SOURCE TEXT »
Exchange 2019 DAG — Routine CU/SU Update Playbook

Scope: Two physical Windows servers running Exchange 2019 CU14/CU15 in a DAG, both hosting active database copies. Applying a Cumulative Update or Security Update.

Window estimate: 4-5 hours for CU, 2-3 hours for SU. Add 30-60 min buffer for hardware delays (POST, RAID init, slow boots).

Before the window (T-1 day or earlier)

Baseline — capture and save this output

# Version/build of each server
Get-ExchangeServer | Format-Table Name, AdminDisplayVersion, Edition -AutoSize
Invoke-Command -ComputerName EXCH01,EXCH02 -ScriptBlock {
    (Get-Command Exsetup.exe).FileVersionInfo.ProductVersion
}

# DAG config
Get-DatabaseAvailabilityGroup | Format-List Name, Servers, WitnessServer, WitnessDirectory

# Database copy layout (which server is active for what)
Get-MailboxDatabase -Status | Format-Table Name, Server, Mounted, ActivationPreference -AutoSize

# Save this — you'll compare against it after the upgrade

Health gate — ALL must be clean

# All components Active on both servers
Get-ServerComponentState EXCH01, EXCH02 | Where-Object State -ne Active
# ^ expect empty

# Service and replication health
Test-ServiceHealth -Server EXCH01; Test-ServiceHealth -Server EXCH02
Test-ReplicationHealth -Server EXCH01; Test-ReplicationHealth -Server EXCH02

# Cluster
Get-ClusterNode | Format-Table Name, State, NodeWeight
Test-Cluster -Node EXCH01, EXCH02

# Copy queues must be 0 or near-0
Get-MailboxDatabaseCopyStatus * |
    Format-Table Name, Status, CopyQueueLength, ReplayQueueLength, ContentIndexState -AutoSize

# Mail queues not backlogged
Get-Queue -Server EXCH01 | Where-Object MessageCount -gt 10
Get-Queue -Server EXCH02 | Where-Object MessageCount -gt 10

Any unhealthy item is a stop condition. Fix before the window.

WRITTEN REQUEST 1 » Can you recast the paragraph that begins "Window estimate:" in the update playbook above as a short list, keeping its main facts?
WRITTEN REQUEST 2 » Could you repeat the update playbook word for word from "Scope: Two physical" to "init, slow boots)."?

INFORMATION SUPPLIED »

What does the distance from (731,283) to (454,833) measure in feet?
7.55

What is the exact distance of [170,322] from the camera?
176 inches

WORKED ANSWER 1 »
- Cumulative Update: 4–5 hours
- Security Update: 2–3 hours
- Extra buffer: 30–60 minutes for hardware delays (POST, RAID init, slow boots)

WORKED ANSWER 2 »
Scope: Two physical Windows servers running Exchange 2019 CU14/CU15 in a DAG, both hosting active database copies. Applying a Cumulative Update or Security Update.

Window estimate: 4-5 hours for CU, 2-3 hours for SU. Add 30-60 min buffer for hardware delays (POST, RAID init, slow boots).